Role of PdtaS-PdtaR two component signalling system in metabolic adaptation in Mycobacterium spp.
Abstract
The ability to perceive and adapt to environmental fluctuations, both internal and external, is a fundamental characteristic of life across diverse organisms. Within the context of pathogenic bacteria such as Mycobacterium tuberculosis (Mtb), adaptation to the host environment is pivotal for its survival. Mtb encounters a range of stimuli, encompassing external cues like pH variations, hypoxia, and nutrient availability. To sense these stimuli, bacterial signal transduction relies on several key systems, with two-component systems (TCS) being one of the primary mechanisms. TCS typically consist of a sensor histidine kinase that auto-phosphorylates upon sensing a specific signal and subsequently transfers the phosphoryl group to the receiver domain of a response regulator. This phosphorylation event activates the effector domain of the protein, which then modulates signaling pathways via mechanisms like enhancing DNA/RNA-binding activity or modifying protein-protein interactions.

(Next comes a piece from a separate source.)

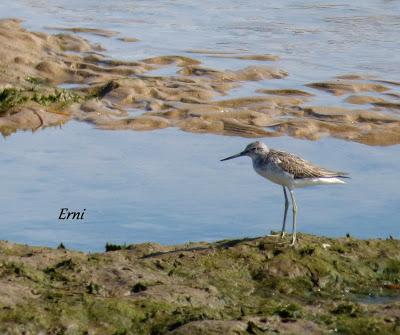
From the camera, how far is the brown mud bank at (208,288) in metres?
8.12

The genome of Mtb encodes 12 genetically paired TCSs and 4 orphan response regulators (cognate sensor kinases unknown). Many of these TCS are also conserved in other non-pathogenic Mycobacterium species, indicating their importance in adapting to fundamental cues required by all mycobacterial species. This study specifically delves into the role of PdtaS-PdtaR TCS in Mycobacterium spp. and its role in sensing nutritional paucities through tandem GAF and PAS domains present in the PdtaS SK. The literature suggests that PAS/GAF domains often serve as versatile sensors and interaction modules in signal transduction proteins to regulate the activity of specific effector domains.

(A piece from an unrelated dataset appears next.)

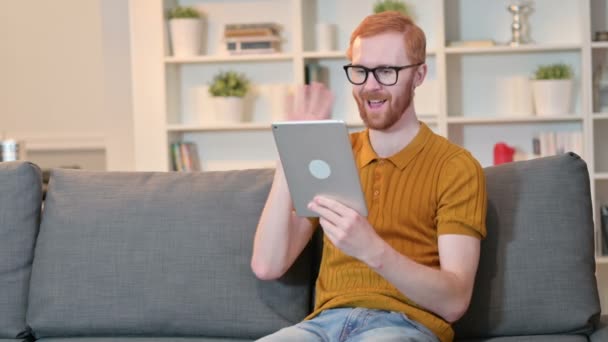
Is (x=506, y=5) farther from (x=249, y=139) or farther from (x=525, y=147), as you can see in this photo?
(x=249, y=139)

This study primarily focuses on characterizing the role of the PdtaS-PdtaR TCS, with a particular emphasis on the role GAF-PAS domain and the possible targets of this TCS by employing M. smegmatis as our model organism. In this study, we identified c-di-GMP as one of the cues that are required by the GAF domain of PdtaS SK to further enhance its activity under conditions of nutrient scarcity. Through biochemical, biophysical, and genetic approaches, the study demonstrates that c-di-GMP interacts with the GAF domain, which is crucial for the signaling cascade from PdtaS to PdtaR and subsequently for PdtaR interaction with one of its targets, which is essential for its adaption in nutrient limiting conditions. Furthermore, through RNA immuno-precipitation, I also identified potential targets of PdtaR through which this regulatory effect is exerted. Additionally, this study delves into the implication of post-translational modifications, specifically acetylation, on PdtaS-PdtaR signaling. It is demonstrated that acetylation is necessary for the kinase activity of the sensor kinase, and a single acetylation mutation disrupts the entire signalling process and results in growth defects.
In summary, utilizing non-pathogenic Mycobacteria as our model system, the study elucidates the functional significance of the GAF-PAS domain, identify the influence of phosphorylation status of PdtaR on its interactions with putative targets, and elucidate the role of post-translational modification on the signalling of SK (PdtaS) to RR (PdtaR).